Project 2: ULNAv2-A

This project is due on Sunday, May 17, at 11:59:59 PM (Eastern daylight time). You must use submit to turn in your homework like so:
submit cs411_jtang proj2 proj2.circ proj2.S Each submitted file must contain your name and assignment number. For the Logisim file, place that information in a text label on the main circuit. For the assembly file, place that information in a comment at the top of the file.

This assignment builds upon the logic components and assembly code from Homework 4, and your C code from Homework 3. Thus, you must have completed those homework assignments before attempting this assignment.

In this assignment, you will finally build the ULNAv2-A processor in Logisim. To test your processor, you will translate a portion of your floating-point multiplier code from Homework 3 into ULNAv2-A.

Part 1: Data Memory

To begin, create a directory for your assignment and download the following files into that directory via wget:

http://www.csee.umbc.edu/~jtang/cs411.s20/homework/proj2/proj2.S: Partial translation of HW3's half_float_mult() into ULNAv2-A. You will need to complete the assembly code.
http://www.csee.umbc.edu/~jtang/cs411.s20/homework/proj2/uint16_mult.circ: Logisim circuit that implements the shift-add multiplier (version 3).

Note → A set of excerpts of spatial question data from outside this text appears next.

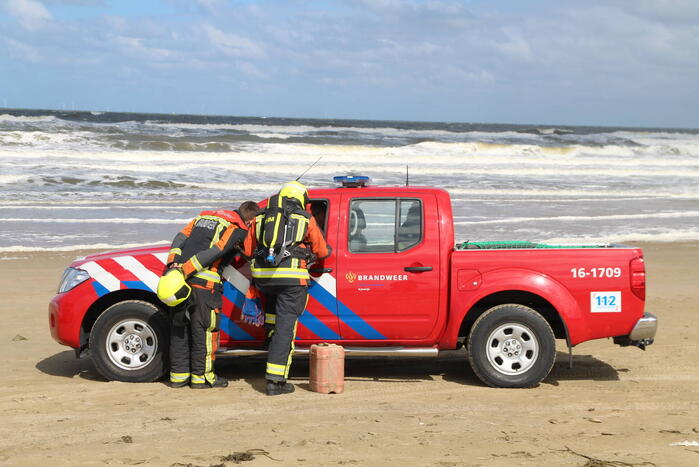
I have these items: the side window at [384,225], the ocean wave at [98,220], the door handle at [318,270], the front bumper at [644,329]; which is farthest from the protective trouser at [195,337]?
the ocean wave at [98,220]

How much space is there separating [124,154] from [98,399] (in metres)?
32.9

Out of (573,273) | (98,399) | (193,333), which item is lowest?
(98,399)

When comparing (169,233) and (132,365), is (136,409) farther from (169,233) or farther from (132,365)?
(169,233)

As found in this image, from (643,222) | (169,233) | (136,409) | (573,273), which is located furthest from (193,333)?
(643,222)

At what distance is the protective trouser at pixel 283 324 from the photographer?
6.63 meters

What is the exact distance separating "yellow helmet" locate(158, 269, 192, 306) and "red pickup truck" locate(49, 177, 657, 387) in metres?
0.40

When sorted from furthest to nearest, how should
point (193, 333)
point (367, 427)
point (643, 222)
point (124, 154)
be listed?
point (124, 154) < point (643, 222) < point (193, 333) < point (367, 427)

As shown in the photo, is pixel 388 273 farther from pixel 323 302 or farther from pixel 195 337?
pixel 195 337

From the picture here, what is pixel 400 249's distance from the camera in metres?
6.94

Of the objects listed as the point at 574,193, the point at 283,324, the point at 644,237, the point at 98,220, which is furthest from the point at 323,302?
the point at 574,193

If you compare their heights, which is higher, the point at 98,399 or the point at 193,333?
the point at 193,333

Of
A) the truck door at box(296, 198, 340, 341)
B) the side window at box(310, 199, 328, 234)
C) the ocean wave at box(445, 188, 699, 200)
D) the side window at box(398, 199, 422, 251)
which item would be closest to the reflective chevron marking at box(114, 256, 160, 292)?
the truck door at box(296, 198, 340, 341)

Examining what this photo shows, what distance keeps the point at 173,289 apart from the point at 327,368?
4.21 ft

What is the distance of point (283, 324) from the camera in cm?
667
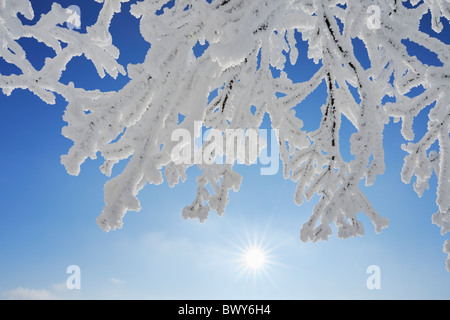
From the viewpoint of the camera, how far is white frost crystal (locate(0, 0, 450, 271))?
1.35 meters

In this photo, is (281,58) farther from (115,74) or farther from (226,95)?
(226,95)

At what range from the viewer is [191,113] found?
141cm

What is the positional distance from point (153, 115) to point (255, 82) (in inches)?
49.4

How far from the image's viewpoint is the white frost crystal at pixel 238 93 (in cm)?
135

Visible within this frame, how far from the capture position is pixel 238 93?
8.70 ft

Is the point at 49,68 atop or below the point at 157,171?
atop

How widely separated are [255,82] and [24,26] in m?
2.82

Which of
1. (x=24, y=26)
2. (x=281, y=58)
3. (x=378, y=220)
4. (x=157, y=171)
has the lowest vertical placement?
(x=378, y=220)
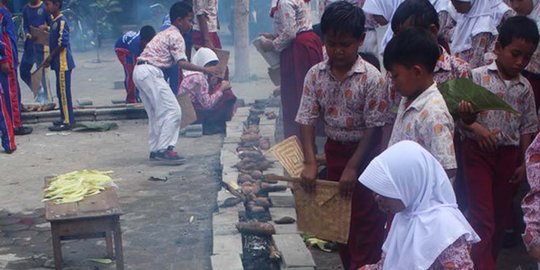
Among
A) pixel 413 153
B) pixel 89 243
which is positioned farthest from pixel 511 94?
pixel 89 243

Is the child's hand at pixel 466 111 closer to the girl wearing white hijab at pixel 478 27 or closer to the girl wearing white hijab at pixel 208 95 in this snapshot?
the girl wearing white hijab at pixel 478 27

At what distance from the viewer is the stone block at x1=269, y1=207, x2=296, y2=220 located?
22.9 ft

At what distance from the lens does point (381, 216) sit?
200 inches

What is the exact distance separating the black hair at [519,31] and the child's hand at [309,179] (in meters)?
1.39

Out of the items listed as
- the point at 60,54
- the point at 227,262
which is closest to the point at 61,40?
the point at 60,54

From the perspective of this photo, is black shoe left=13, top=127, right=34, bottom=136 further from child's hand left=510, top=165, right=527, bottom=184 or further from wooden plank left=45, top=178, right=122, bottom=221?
child's hand left=510, top=165, right=527, bottom=184

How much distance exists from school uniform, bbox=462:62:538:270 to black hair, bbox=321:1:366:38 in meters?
0.88

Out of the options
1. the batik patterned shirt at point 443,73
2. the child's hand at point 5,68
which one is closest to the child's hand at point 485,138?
the batik patterned shirt at point 443,73

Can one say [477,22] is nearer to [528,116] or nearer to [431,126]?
[528,116]

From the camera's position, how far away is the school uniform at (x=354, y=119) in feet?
16.0

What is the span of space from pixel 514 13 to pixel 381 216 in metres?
2.04

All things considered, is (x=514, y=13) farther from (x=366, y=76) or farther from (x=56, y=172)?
(x=56, y=172)

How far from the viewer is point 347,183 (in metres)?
4.69

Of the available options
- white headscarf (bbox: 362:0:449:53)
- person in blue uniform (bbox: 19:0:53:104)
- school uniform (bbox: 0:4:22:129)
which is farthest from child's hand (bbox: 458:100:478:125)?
person in blue uniform (bbox: 19:0:53:104)
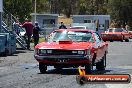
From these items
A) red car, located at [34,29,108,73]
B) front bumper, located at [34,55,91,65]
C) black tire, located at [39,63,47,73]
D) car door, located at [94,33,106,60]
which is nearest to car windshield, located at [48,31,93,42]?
red car, located at [34,29,108,73]

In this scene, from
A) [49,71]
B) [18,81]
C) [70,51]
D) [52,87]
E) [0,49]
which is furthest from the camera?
[0,49]

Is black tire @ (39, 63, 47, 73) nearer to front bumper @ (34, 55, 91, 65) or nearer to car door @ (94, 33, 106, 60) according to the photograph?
front bumper @ (34, 55, 91, 65)

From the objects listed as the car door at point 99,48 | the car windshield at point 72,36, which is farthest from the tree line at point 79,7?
the car windshield at point 72,36

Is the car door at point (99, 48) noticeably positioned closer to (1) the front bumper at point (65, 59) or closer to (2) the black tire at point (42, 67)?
(1) the front bumper at point (65, 59)

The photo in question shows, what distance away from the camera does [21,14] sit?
52969 millimetres

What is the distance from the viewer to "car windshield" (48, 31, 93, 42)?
14.6 m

You will need this circuit if you are attempting the extra credit.

If you have not already, download a copy of the ULNAv2-A specification from Homework 4. Also download and build the ULNAv2-A assembler and emulator; you will need them for this project. Furthermore, duplicate your hw4.circ, renaming that copy as proj2.circ.

To your Main circuit, add a Data Memory (a RAM device) component, configured with separate load and store ports. Set the Data Memory's address width to 16 bits, and data width also to 16 bits. Join its clock line, so that changes to data memory occur on falling edges. For now, connect the memory's address line to the ALU output, and input data line to WOut. Add tunnels from your Decoder's MemRead and MemWrite control signals to this memory. Add another tunnel DataOut that will eventually feed back into the register file.

Part 2: Implement ALU A, B, and W Buses

See the extra credit below before starting this Part. Your work implementations for this and Part 4 will differ if you attempt the extra credit.

Next, break the connections between the register file and ALU. Set the ALU's A input to the tunnel ABus, and likewise set the B input to BBus.

You then need to add the logic to set the values going into ABus, BBus, and WBus. Create three more subcircuits, ABus Selector, BBus Selector, and WIn Selector. These subcircuits take control signals from the Decoder to determine which values to propagate.

For example, the BBus Selector has within it a mux to select one of (at least) four values: BOut, Imm5 (sign extended), Imm8 (sign extended), or Imm8 (zero extended). Depending upon your implementation, you may need additional inputs into the mux.

Likewise, the subcircuit ABus Selector sets ABus using a mux. You will find that AOut is not the only possible value for the ALU's A input.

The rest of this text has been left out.